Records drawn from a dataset
==================================================
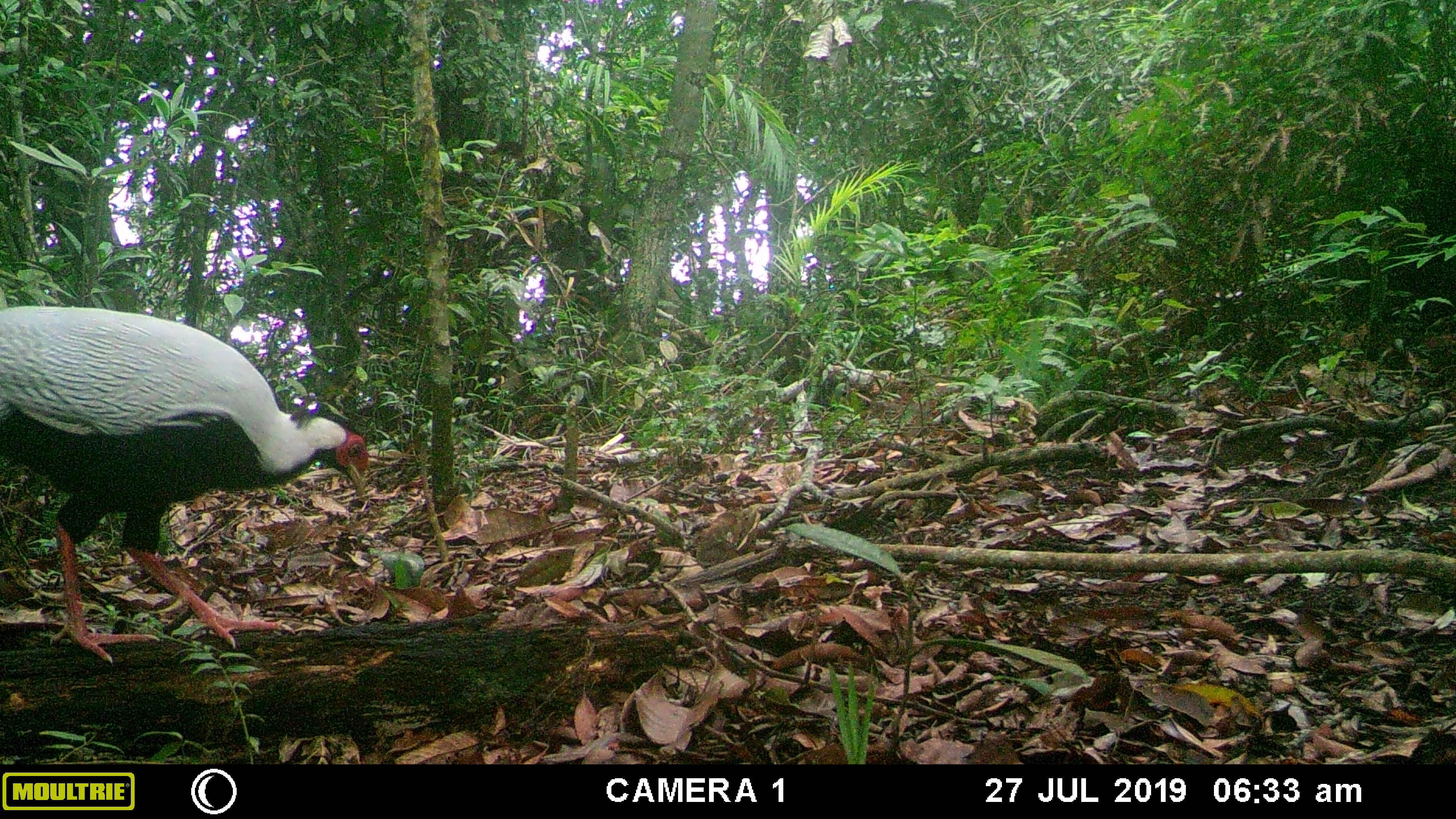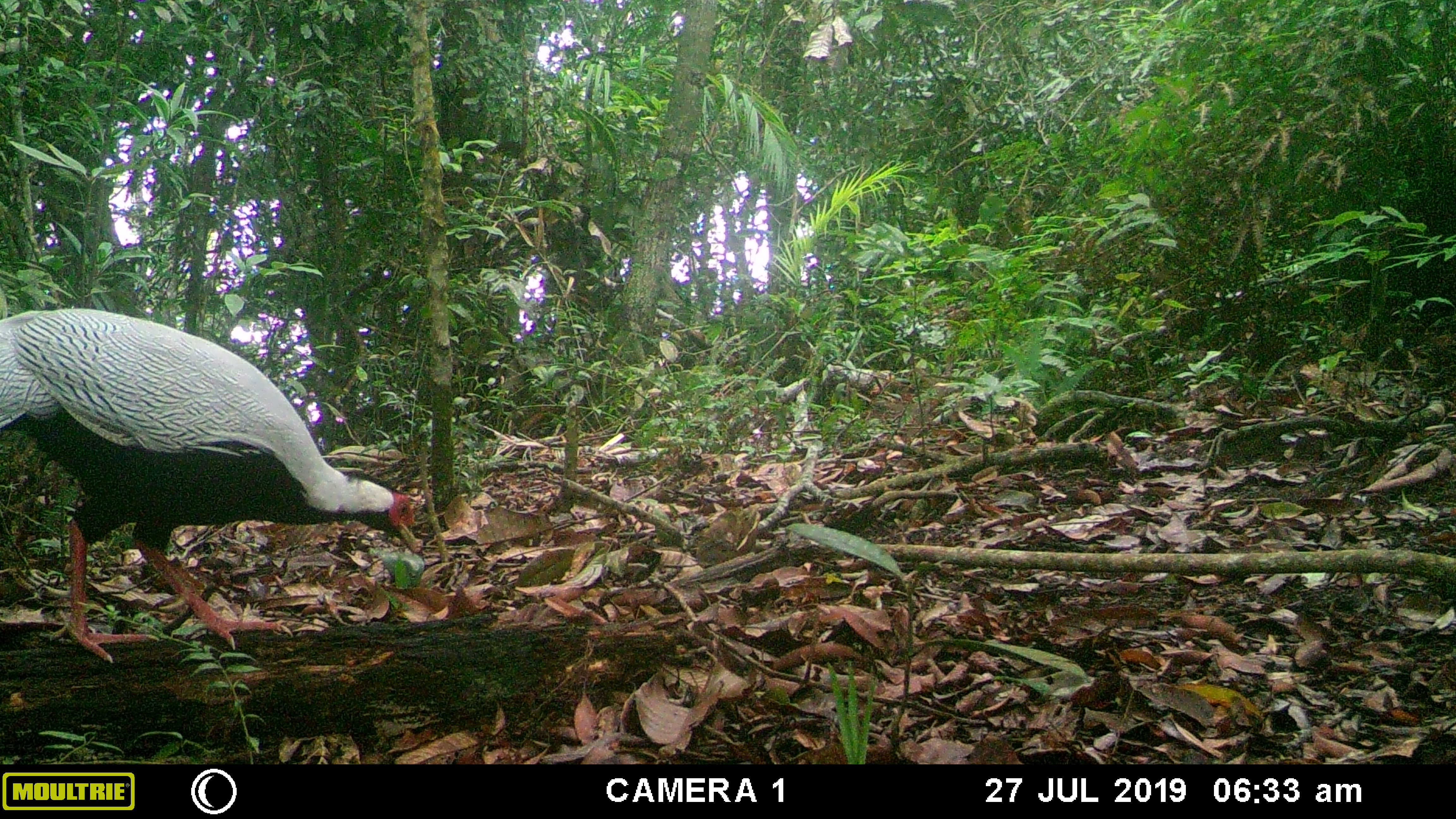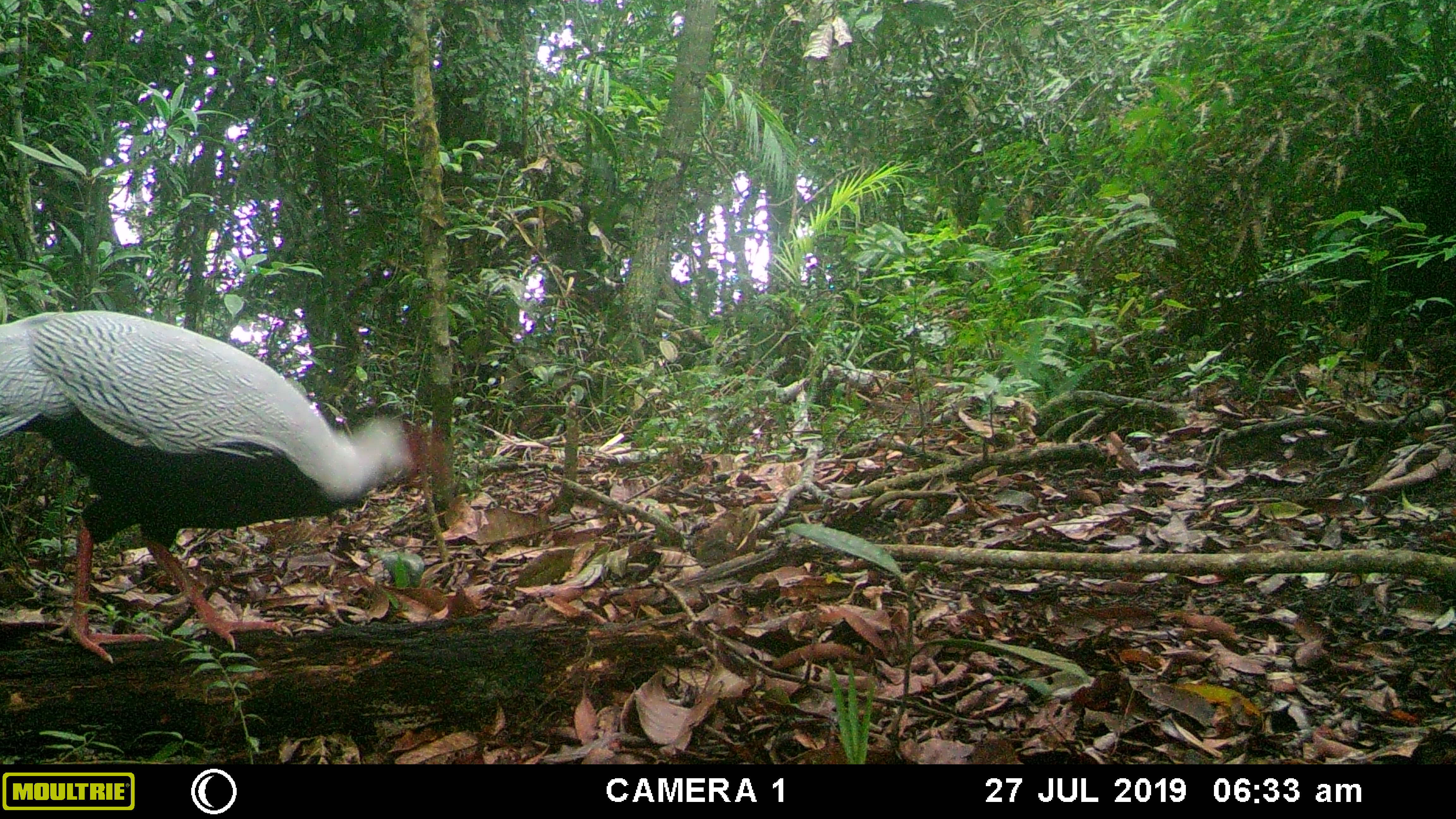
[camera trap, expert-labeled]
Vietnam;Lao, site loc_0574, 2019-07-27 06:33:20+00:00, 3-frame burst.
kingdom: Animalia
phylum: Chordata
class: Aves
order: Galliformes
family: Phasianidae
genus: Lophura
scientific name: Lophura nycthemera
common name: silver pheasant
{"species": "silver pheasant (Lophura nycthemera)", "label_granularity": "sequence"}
==================================================
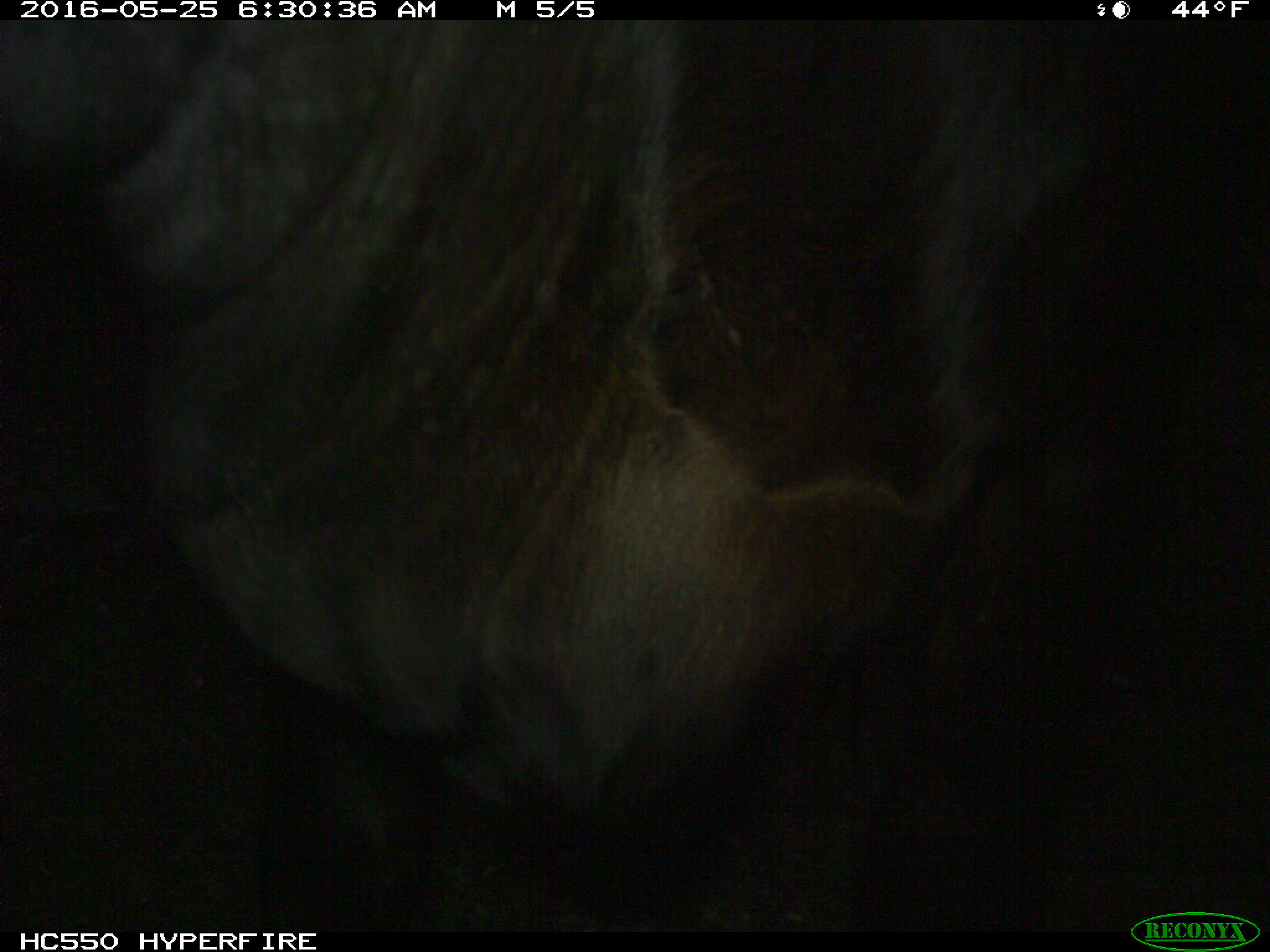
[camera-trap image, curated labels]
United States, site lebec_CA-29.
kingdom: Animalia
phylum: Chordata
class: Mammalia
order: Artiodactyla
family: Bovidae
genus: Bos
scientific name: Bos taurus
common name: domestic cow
==================================================
#### EXERCISE AIM
Find "[camera-trap image, curated labels]" in the entries above and copy that whole line exactly, then each line after it through the line that contains "common name: domestic cow".

#### TASK RESULT
[camera-trap image, curated labels]
United States, site lebec_CA-29.
kingdom: Animalia
phylum: Chordata
class: Mammalia
order: Artiodactyla
family: Bovidae
genus: Bos
scientific name: Bos taurus
common name: domestic cow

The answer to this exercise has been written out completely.